=== Input records ===
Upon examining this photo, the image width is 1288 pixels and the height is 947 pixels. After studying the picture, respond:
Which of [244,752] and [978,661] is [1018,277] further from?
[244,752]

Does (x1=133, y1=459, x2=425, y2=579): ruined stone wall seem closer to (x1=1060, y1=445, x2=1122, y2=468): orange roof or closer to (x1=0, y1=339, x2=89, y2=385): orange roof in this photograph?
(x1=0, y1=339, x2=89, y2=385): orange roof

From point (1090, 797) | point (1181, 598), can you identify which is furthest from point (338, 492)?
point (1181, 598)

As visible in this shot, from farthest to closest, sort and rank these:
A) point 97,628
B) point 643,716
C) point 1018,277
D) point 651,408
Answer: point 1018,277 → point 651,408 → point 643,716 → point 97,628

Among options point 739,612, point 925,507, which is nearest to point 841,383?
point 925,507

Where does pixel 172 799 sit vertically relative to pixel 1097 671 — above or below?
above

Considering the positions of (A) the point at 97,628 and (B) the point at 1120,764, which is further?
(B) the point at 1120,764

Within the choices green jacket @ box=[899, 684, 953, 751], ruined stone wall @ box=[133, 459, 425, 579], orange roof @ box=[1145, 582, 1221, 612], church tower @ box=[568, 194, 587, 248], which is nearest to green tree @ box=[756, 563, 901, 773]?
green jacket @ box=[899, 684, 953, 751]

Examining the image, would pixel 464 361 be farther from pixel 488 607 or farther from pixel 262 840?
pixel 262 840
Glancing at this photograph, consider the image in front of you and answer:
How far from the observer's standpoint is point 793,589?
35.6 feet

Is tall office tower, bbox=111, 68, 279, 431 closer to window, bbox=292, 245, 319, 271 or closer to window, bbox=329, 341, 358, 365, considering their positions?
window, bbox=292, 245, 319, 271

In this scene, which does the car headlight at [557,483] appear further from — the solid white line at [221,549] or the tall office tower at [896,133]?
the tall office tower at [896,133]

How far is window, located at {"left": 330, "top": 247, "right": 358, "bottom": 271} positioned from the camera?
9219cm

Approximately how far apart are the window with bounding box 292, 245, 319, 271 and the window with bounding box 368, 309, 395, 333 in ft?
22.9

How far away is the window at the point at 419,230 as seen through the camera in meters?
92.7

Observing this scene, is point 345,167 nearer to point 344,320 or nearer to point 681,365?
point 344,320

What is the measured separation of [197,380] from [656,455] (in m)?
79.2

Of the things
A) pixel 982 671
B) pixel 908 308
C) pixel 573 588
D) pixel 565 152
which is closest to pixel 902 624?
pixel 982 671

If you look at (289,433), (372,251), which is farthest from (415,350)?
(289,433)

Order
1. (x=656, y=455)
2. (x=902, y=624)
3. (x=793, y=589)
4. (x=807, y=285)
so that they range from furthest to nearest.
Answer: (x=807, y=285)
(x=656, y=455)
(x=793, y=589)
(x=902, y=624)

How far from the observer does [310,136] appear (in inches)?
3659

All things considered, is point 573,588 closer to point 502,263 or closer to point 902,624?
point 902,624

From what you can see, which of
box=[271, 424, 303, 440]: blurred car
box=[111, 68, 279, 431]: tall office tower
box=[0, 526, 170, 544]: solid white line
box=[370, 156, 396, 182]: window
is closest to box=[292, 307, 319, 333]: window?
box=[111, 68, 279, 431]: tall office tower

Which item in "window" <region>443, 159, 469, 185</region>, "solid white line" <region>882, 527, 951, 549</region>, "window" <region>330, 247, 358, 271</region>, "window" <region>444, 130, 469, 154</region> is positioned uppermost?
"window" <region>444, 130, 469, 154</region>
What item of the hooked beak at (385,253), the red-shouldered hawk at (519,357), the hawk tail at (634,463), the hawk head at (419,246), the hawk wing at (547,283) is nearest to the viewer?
===
=== Input records ===
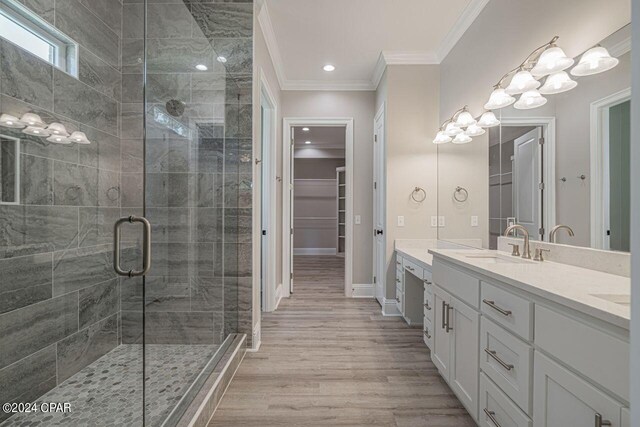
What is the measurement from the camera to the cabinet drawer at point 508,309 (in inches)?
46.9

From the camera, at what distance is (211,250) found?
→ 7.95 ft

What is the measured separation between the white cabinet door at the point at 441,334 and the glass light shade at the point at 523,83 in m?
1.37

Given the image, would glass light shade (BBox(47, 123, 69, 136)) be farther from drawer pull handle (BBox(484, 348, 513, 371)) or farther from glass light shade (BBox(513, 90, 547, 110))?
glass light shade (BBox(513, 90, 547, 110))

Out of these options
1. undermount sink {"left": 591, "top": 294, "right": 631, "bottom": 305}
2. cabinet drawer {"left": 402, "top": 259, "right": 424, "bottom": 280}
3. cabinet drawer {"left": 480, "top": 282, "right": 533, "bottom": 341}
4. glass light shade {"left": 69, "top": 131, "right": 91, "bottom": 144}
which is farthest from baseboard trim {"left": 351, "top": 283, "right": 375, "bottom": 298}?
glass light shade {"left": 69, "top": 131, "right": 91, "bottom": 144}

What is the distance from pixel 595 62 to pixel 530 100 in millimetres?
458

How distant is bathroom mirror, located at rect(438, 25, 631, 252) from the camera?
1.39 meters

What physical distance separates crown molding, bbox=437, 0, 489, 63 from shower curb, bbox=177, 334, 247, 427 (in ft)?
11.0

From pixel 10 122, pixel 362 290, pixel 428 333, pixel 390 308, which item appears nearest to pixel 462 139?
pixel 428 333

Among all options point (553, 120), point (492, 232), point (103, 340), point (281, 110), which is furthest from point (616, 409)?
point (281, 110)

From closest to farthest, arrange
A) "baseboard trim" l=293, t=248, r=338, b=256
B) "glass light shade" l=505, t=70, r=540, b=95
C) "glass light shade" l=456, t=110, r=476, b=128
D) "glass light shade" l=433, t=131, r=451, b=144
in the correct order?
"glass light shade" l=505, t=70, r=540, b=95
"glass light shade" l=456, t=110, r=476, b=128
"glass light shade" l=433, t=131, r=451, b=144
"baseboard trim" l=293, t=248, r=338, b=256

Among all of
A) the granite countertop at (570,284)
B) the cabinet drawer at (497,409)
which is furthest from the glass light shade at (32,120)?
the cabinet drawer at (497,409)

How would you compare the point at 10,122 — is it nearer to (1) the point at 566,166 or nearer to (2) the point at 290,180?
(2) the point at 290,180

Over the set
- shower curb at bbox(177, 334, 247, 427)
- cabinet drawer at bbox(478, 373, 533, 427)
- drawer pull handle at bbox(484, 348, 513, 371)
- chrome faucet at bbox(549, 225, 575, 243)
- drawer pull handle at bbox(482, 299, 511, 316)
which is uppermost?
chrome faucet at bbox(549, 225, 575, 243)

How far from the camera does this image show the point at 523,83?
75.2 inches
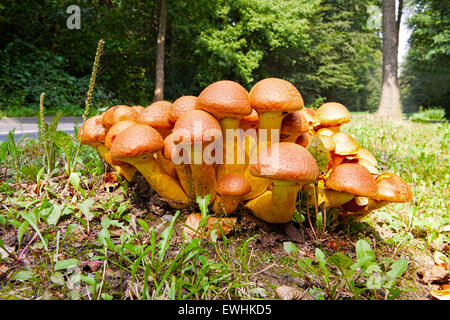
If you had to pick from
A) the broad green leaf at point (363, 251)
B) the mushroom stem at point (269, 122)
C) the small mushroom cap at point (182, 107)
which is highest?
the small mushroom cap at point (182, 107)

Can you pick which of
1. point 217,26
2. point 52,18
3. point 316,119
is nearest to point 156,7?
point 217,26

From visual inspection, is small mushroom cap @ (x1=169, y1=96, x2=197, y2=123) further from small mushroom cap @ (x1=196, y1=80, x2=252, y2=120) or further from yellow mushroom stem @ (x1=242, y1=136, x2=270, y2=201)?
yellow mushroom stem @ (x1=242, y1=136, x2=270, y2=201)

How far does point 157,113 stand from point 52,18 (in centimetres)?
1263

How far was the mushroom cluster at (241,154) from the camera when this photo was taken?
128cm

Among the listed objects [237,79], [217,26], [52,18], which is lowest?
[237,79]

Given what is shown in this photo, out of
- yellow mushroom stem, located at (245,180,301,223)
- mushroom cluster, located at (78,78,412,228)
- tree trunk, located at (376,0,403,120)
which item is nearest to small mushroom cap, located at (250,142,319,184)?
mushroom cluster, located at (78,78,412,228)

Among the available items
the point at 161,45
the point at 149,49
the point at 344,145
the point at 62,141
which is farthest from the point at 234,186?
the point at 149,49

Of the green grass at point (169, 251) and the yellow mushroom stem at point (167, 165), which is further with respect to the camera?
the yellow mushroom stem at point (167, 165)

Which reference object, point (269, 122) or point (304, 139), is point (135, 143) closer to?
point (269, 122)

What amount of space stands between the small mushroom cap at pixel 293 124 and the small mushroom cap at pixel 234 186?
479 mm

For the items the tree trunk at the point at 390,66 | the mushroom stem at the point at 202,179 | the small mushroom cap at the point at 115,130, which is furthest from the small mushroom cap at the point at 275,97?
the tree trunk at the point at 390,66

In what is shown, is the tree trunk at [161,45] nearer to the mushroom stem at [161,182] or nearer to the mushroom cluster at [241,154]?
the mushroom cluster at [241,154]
===
Exercise prompt
Gather every line of the records that contains the word "inches" and copy each such line in full. Treat uppercase and lowercase as different.

Solution to the exercise
How far from the observer does [310,136] appear (in inches)?
What is the measurement from the camera to the cabinet drawer at point 508,309 (in inches)?
75.2 inches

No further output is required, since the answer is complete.